# Source extract:
Our goal is to develop a statistical model the tells us, for a given vessel, the chance that the satellites will fail to receive a message in a given period of time because the density of vessels in the surrounding area is too high. We will then look for the very unlikely gaps and classify these as events that were likely due to the AIS being shut off.
This notebook focuses on finding the relationship between density of vessels and the number of positions the satellite sees from a given vessel.
We assume that at a given time T, the satellite can hear S signals, each vessel broadcasts one signal, and there are N other vessels in the area. Then the chance that your vessels' signal will not interfere with any other vessels is ((C-1)/C)^N. For instance, if N=1, and there are 500 channels, then the odds are 499/500 that your signal will go through -- only one out of every 500 times will your signal and another vessel's overlap. (AIS is, I think, smart about not broadcasting at the same time when the vessels are in line of sight with each other -- about 100km radius -- but the satellites see an area of the earth ~1500km radius, so we can approximate that the vessels can't see each other.)
So, the odds that you'll be heard in a given time T are proportional to ((C-1)/C)^N, which is the same as (1-1/C)^N.
If the satellite stayed direclty overhead, you'd see that positions/day = K (1-1/C)^N, where K is some constant, N is the number of vessels in the footprint of the satellite. But, the satellites move. And you can't just average the number of vessels -- you have to average this function.
Sometimes the vessel you care about will be at the corner of the satellite's radius, and sometimes the satellite will be directly above the vessel. The total number of vessels seen by the satellite (N) could be very different in those two cases, and you can't just average them. So, we need to calculate the number of vessels the satellite sees at every position of its orbit, and how frequently the satellite is in each position, and which positions the satellite can see a given vessel. For simplicity, let's say the satellite visits every lat and lon equally (later we can correct for latitude).
So, for each lat and lon, we calculate N, the number of vessels within the satellite radius. Then, for each lat and lon, we calculate (1-1/C)^n, and average this across the satellite radius (to get every position of the satellite that will see the vessels.

# Entries shown:
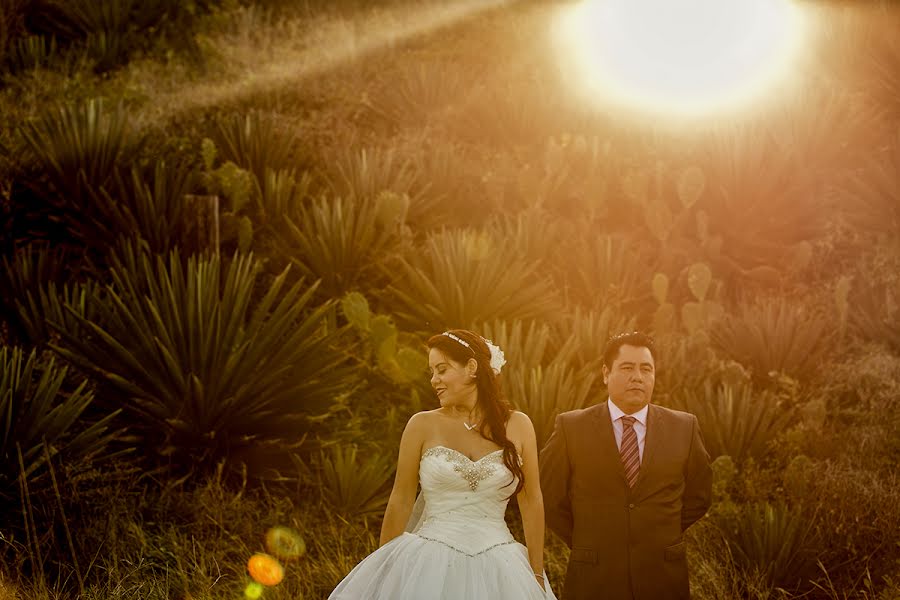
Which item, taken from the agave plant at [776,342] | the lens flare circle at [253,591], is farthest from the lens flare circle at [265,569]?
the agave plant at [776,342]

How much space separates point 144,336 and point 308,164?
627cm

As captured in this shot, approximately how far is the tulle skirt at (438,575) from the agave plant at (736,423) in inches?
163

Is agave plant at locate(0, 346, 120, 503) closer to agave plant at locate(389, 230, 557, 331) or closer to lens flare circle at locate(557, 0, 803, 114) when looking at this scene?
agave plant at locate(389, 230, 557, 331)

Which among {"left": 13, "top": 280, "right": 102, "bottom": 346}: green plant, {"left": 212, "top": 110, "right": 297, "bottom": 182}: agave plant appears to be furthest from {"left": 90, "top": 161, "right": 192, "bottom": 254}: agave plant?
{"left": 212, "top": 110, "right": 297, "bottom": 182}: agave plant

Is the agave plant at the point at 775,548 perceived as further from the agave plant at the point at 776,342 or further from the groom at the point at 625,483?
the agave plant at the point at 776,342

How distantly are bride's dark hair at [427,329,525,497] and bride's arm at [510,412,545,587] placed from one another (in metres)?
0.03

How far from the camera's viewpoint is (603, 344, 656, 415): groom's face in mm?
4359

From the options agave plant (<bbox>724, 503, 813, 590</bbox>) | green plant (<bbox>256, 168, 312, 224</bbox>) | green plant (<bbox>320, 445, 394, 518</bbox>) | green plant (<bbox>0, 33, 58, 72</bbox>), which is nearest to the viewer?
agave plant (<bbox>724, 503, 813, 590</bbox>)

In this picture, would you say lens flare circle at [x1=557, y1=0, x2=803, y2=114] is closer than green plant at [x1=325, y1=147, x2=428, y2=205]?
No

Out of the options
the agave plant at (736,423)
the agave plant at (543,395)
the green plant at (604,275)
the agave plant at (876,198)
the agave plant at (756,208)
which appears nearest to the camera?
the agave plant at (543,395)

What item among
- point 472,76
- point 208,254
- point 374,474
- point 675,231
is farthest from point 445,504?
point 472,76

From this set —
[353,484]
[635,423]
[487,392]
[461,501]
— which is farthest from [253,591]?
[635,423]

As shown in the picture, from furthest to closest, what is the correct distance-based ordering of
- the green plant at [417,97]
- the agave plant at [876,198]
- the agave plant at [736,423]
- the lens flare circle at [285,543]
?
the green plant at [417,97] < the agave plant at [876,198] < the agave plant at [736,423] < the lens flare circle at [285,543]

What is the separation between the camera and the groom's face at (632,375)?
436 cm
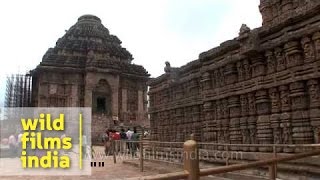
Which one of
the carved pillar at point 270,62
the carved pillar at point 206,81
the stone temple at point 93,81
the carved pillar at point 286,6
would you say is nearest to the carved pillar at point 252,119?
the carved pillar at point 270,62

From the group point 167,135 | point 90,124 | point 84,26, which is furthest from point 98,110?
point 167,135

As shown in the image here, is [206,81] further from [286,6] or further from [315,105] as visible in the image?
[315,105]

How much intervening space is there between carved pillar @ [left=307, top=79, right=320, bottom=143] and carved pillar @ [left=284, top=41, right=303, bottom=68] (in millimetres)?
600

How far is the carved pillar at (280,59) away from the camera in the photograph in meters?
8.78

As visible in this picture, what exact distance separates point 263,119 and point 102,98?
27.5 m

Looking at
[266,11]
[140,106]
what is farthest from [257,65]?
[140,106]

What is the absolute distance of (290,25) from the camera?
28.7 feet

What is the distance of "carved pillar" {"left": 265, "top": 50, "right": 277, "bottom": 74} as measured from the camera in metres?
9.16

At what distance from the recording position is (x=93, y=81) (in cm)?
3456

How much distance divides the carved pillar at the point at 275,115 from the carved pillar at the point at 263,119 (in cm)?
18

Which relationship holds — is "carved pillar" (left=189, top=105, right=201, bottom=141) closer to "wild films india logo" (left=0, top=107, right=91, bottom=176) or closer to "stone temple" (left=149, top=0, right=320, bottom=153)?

# Work instructions:
According to the notes on AIS satellite reception and vessel density, roughly what radius of the earth do the satellites see? The records are not needed here.

# Exercise output:
About 1500 km.